Warum habt ihr mich gesucht?, erwiderte Jesus. Habt ihr denn nicht gewusst, dass ich im Haus meines Vaters sein muss ? Lk 2:49

Das ist die erste Stelle im Evangelium, wo Jesus als 12 jähriger von Gott als seinem Vater spricht, wo das Geheimnis seiner Verbindung mit dem Vater aufleuchtet. Das ist die erste Stelle, wo das häufige Wort „muss“ fällt.
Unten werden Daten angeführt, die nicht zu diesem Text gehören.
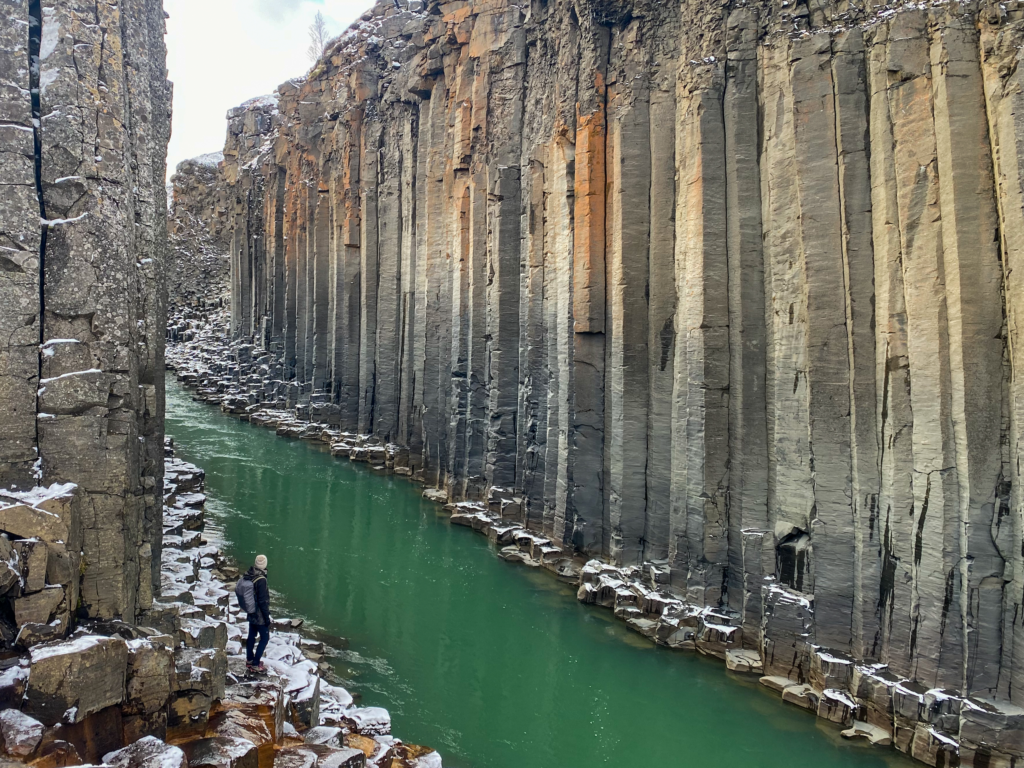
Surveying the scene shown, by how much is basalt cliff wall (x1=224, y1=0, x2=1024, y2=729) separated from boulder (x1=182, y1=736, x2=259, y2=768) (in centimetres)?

Häufig wird es noch folgen z.B. zu Zachäus „Ich muss in deinem Haus bleiben.“ (LK 19,5) oder „Ich muss die Werke dessen wirken, der mich gesandt hat, solange es Tag ist“ (Joh 9,4) und im Zentrum: „Und wie Mose in der Wüste die Schlange erhöhte, so muss der Sohn des Menschen erhöht werden“ (Joh 3,14).

Dieses „Muss“ drängt den Seelenhirten Jesus das verlorene Schaf zu suchen. Dieses Schaf aber, das bist du und ich. Er sucht uns nicht nur einmalig, sondern in jedem Moment, wo uns die Wirnisse unseres Lebens und die Kräfte dieser Welt von ihm weg ziehen. Er muss uns suchen. Das ist das Wesen und der Kern seiner Liebe.

Und sie verstanden das Wort nicht, das er zu ihnen sagte. Seine Mutter behielt alle diese Worte in ihrem Herzen. Lk 2:50‭-‬51

Das Wort Gottes muss reifen. Das Wort Gottes ist zu groß für den Augenblick, es muss immer und immer wieder bedacht, gelesen, meditiert werden. Auch wenn ich manche Worte nicht verstehe, bewahre ich sie im Herzen. Zur rechten Zeit werden sie Frucht bringen. Neben dem Wort Gottes gibt es auch Ereignisse in unserem Leben, die wir nicht gleich oder gar nie verstehen. Akzeptiere diese Dunkelheit, vertraue und unterwerfe dich in Demut in diesem Nichtverstehen Gott. Auch darin folgst du dem Beispiel Jesu: seine alltägliche Unterwerfung bis zu seiner Wirkungszeit unter Maria und Josef kündigt letztlich schon die Unterwerfung am Gründonnerstag an.